PostgreSQL

A deep, production-grade tour of PostgreSQL: MVCC and bloat, VACUUM and the wraparound cliff, the planner, WAL and checkpoints, the process-per-connection model, replication, isolation, and scaling.

17 min readupdated 2026-06-28

On this page

PostgreSQL has a reputation as the database that “just works.” For a single node under modest load, it earns it. The trouble starts when teams carry that assumption into production at scale and discover that Postgres makes one specific, load-bearing tradeoff that touches everything downstream: an UPDATE does not overwrite a row. It writes a new version and leaves the old one behind.

Internalize that single sentence and most Postgres “mysteries” dissolve. Table bloat, why VACUUM exists, why one forgotten transaction can wreck performance on tables it never touched, why a connection count that looks harmless melts the server, why a query that ran in 2ms for a year suddenly takes 8 seconds — they are all downstream of how Postgres stores data and reclaims it.

This is the long-form context article. It is meant to be the thing you wish someone had handed you before your first Postgres incident. It leans on Database Replication for the read-scaling story, Database Indexing for the index deep-dive, and Caching Strategies for what you put in front of it. The appendix at the bottom is a quick ACID/SQL refresher if you want the fundamentals first.

A motivating failure

A payments team runs Postgres as their system of record. For eighteen months it is boring in the best way: p99 query latency around 3ms, CPU under 30%, nobody thinks about the database.

Then a new analytics job ships. It opens a transaction, runs a long report, and — because of an ORM default nobody noticed — leaves the connection idle in transaction for forty minutes while it streams results to a slow downstream. Nothing errors. But during those forty minutes, VACUUM cannot reclaim a single dead row anywhere in the database, because one open snapshot might still need to see old versions.

Writes continue. The hot payments table churns. Dead tuples pile up behind the held snapshot. By the time the report finishes, the table has tripled in physical size, every index scan reads three times the pages it used to, the buffer cache thrashes, and p99 has climbed from 3ms to 400ms. The on-call engineer sees “database slow,” restarts the primary in a panic, the connection pool stampedes back all at once, and a latency problem becomes a full outage.
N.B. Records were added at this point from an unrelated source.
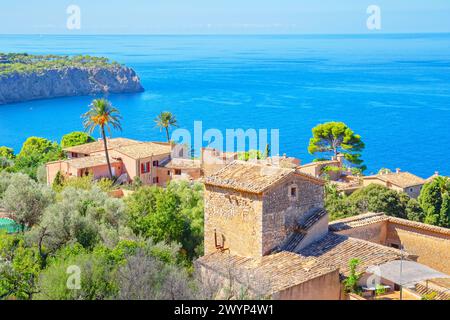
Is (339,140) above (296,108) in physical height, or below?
above

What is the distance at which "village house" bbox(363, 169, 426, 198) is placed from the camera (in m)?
41.7

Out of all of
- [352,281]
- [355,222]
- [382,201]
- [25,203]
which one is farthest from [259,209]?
[382,201]

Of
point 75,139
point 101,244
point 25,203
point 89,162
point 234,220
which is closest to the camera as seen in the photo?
point 234,220

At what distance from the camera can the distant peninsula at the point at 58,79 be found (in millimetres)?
137750

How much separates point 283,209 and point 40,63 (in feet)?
479

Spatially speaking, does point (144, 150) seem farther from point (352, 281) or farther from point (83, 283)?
point (83, 283)

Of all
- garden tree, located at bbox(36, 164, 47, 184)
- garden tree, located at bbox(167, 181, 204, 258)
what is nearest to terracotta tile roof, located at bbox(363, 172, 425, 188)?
garden tree, located at bbox(167, 181, 204, 258)

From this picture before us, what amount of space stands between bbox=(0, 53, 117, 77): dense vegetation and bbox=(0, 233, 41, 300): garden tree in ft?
422

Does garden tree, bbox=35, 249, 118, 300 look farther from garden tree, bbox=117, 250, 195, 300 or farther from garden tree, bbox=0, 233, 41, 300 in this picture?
garden tree, bbox=0, 233, 41, 300

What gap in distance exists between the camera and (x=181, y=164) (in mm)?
40031

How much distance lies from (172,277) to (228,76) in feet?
504
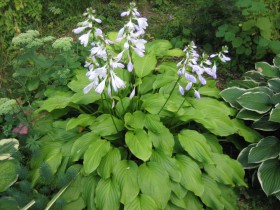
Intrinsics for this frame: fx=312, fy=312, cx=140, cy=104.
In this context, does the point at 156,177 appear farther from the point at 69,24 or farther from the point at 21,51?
the point at 69,24

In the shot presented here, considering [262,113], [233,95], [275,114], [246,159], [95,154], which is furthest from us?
[233,95]

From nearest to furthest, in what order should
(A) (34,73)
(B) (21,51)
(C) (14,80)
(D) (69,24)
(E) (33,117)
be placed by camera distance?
(E) (33,117) < (A) (34,73) < (C) (14,80) < (B) (21,51) < (D) (69,24)

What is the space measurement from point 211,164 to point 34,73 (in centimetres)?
253

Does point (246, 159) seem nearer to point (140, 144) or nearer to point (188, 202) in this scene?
point (188, 202)

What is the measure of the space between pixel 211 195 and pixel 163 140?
2.36 ft

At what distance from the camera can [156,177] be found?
2.90 metres

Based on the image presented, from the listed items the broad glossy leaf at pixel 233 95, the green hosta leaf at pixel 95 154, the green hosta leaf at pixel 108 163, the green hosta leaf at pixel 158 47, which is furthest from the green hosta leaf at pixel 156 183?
the green hosta leaf at pixel 158 47

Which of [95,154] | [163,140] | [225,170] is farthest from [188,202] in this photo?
[95,154]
Nothing in that story is a bug. Every component did exactly what it was configured to do. The outage lived entirely in understanding — in not knowing that a single idle transaction is a database-wide brake. That is the kind of failure this article exists to prevent.

The one-sentence mental model

PostgreSQL gives every transaction a stable, consistent snapshot by keeping multiple physical versions of each row (MVCC), tagging each version with the transaction IDs that created and ended it — so readers never block writers and writers never block readers — at the cost of accumulating dead versions that a background process must continuously reclaim.

Every clause is an operational constraint:

Multiple physical versions → storage grows with churn, not just with data. A 100 MB table under heavy update can occupy 1 GB on disk.
Tagged with transaction IDs → those IDs are a finite 32-bit counter that can wrap around, and preventing that is part of VACUUM’s job, not an optional chore.
Readers never block writers → the headline feature, and the reason Postgres feels so smooth until it doesn’t.
A background process must reclaim them → autovacuum is part of the correctness path, not housekeeping you can defer.

flowchart LR
  U[UPDATE row id=7] --> N[write NEW tuple\nxmin = current txid]
  U --> O[mark OLD tuple\nxmax = current txid]
  O --> D[old tuple is dead\nstill on disk]
  D --> V[autovacuum reclaims\nspace for reuse]
  N --> H[heap page\nmay split = bloat]

A tuple is one physical version of a row. Each carries xmin (the transaction that created it) and xmax (the transaction that superseded or deleted it). A transaction sees a tuple only if xmin is committed and visible to its snapshot and xmax is not. That visibility check, run per tuple, is the whole trick.

How storage actually works

Pages, tuples, and TOAST

Postgres stores tables as an array of fixed-size 8 KB pages (the “heap”). Each page holds a handful of tuples plus a line pointer array. A row never spans pages directly; instead, large field values (big text, bytea, jsonb) are compressed and pushed out-of-line into a TOAST table, with a pointer left in the main tuple.

Two practical consequences fall out of this layout. First, very wide rows waste space and I/O because even reading one column drags the whole tuple (and possibly a TOAST fetch) into cache. Second, HOT updates (Heap-Only Tuples) are an important optimization: if an update doesn’t touch any indexed column and the new tuple fits on the same page, Postgres can chain it without touching every index — far cheaper. Designing tables so hot-path updates stay HOT-eligible is a real, measurable win on write-heavy tables.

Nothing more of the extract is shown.